- Supreme Court of the United States

Argued January 7, 2002 Decided March 19, 2002
- Full case name: Ragsdale, et al. v. Wolverine World Wide, Inc.
- Docket no.: 00-6029
- Citations: 535 U.S. 81 (more) 122 S. Ct. 1155; 152 L. Ed. 2d 167

Case history
- Prior: 218 F.3d 933 (8th Cir. 2000); cert. granted, 533 U.S. 928 (2001).

Holding
- 29 CFR 825.700(a) is contrary to the Family and Medical Leave Act of 1993 and beyond authority of the Secretary of Labor. United States Court of Appeals for the Eighth Circuit reverse and remanded.

Court membership
- Chief Justice William Rehnquist Associate Justices John P. Stevens · Sandra Day O'Connor Antonin Scalia · Anthony Kennedy David Souter · Clarence Thomas Ruth Bader Ginsburg · Stephen Breyer

Case opinions
- Majority: Kennedy, joined by Rehnquist, Stevens, Scalia, Thomas
- Dissent: O'Connor, joined by Souter, Ginsburg, Breyer

= Ragsdale v. Wolverine World Wide, Inc. =

Ragsdale v. Wolverine World Wide, Inc., 535 U.S. 81 (2002), is a U.S. labor law case, concerning the scope of federal preemption against state law for labor rights.

==Facts==
Ragsdale claimed her job was unjustly terminated.
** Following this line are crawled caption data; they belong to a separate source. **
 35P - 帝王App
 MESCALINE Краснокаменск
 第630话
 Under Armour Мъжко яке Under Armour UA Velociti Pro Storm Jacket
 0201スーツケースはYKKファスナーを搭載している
The Department of Labor had a penalty to make employers notify employees of the rules for securing more generous family or medical leave, than existed under the Family and Medical Leave Act of 1993 (FMLA) guarantees employees 12 weeks unpaid leave.

==Opinion of the Court==

The Supreme Court held by five to four that the FMLA precluded the right of the Department of Labor to draft penalty rules.

==Dissent==
Justice O'Connor dissented (joined by Justices Ginsburg, Souter, and Breyer) holding that nothing prevented the rule, and it was the Department of Labor's job to enforce the law.
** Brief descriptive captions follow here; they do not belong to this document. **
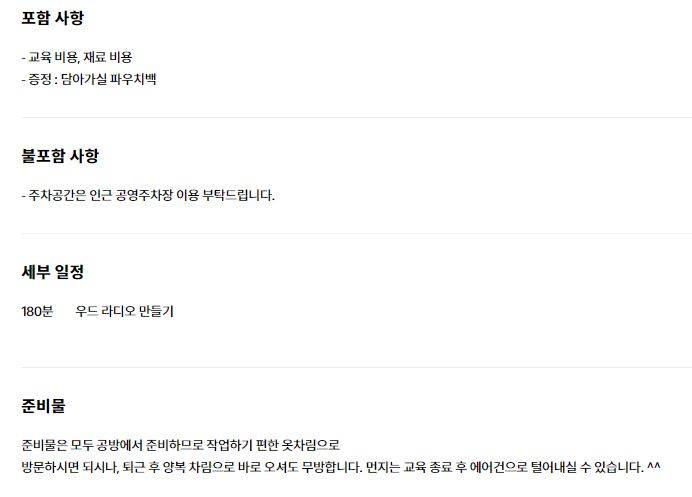 상품 상세 이미지 14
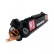 Тонер-картридж 7Q 071H для Canon LBP-122, MF272 (Чёрный, 2500 стр.), с чипом, без счётчика Тонер-картридж 7Q 071H для Canon LBP-122, MF272 (Чёрный, 2500 стр.), с чипом, без счётчика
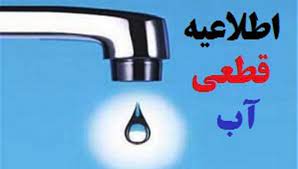قطع آب در مرودشت به مدت ۴۸ساعت
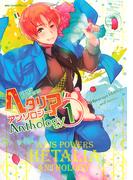 ヘタリア　Ａｘｉｓ　Ｐｏｗｅｒｓ　アンソロジー(1)(バーズコミックス　デラックス)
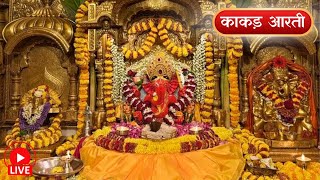 Shree Siddhivinayak Ganpati Temple Live Kakad Aarti Darshan || 14/02/25 #shreesiddhivinayaknamonamah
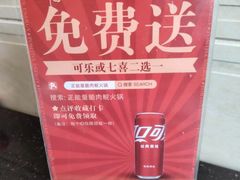 -正能量脆肉鲩火锅
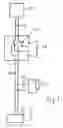 Fig. 02 - Speaker unit for a communication system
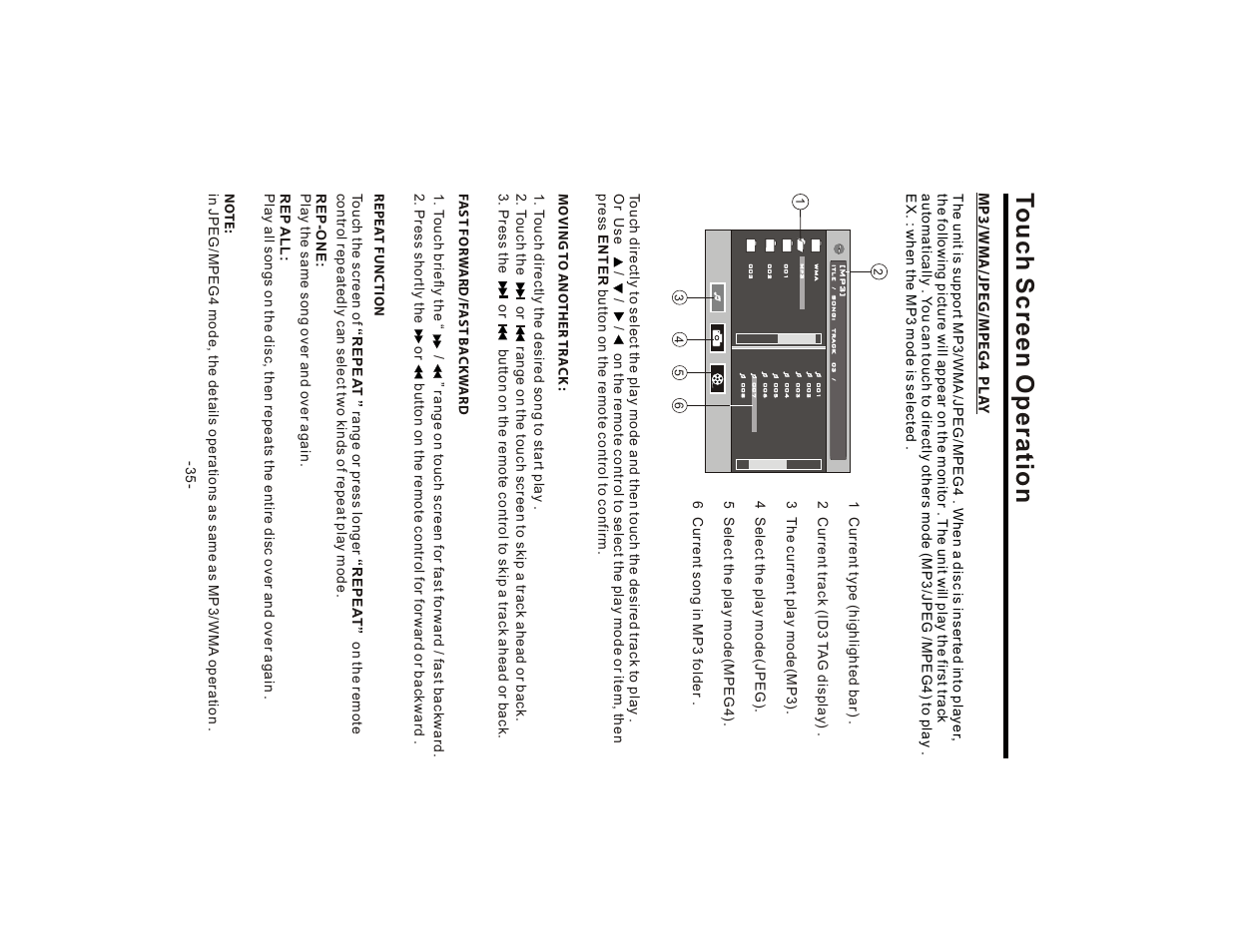 Touch screen operation | Lanzar SD75MU User Manual | Page 37 / 39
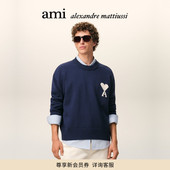 春夏新品 Ami Paris 男女同款 羊毛棉混纺撞色ADC爱心圆领毛衣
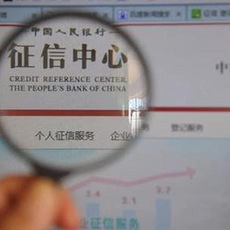 離婚后的企業征信服務 杭州如何重塑信任與未來？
The Court today holds that the Family and Medical Leave Act of 1993 (FMLA or Act), 29 U. S. C. § 2601 et seq. (1994 ed. and Supp. V), clearly precludes the Secretary of Labor from adopting a rule requiring an employer to give an employee notice that leave is FMLA qualifying before the leave may be counted against the employer's 12-week obligation. Because I believe the Secretary is justified in requiring such individualized notice and because I think that nothing in the Act constrains the Secretary's ability to secure compliance with that requirement by refusing to count the leave against the employer's statutory obligation, I respectfully dissent.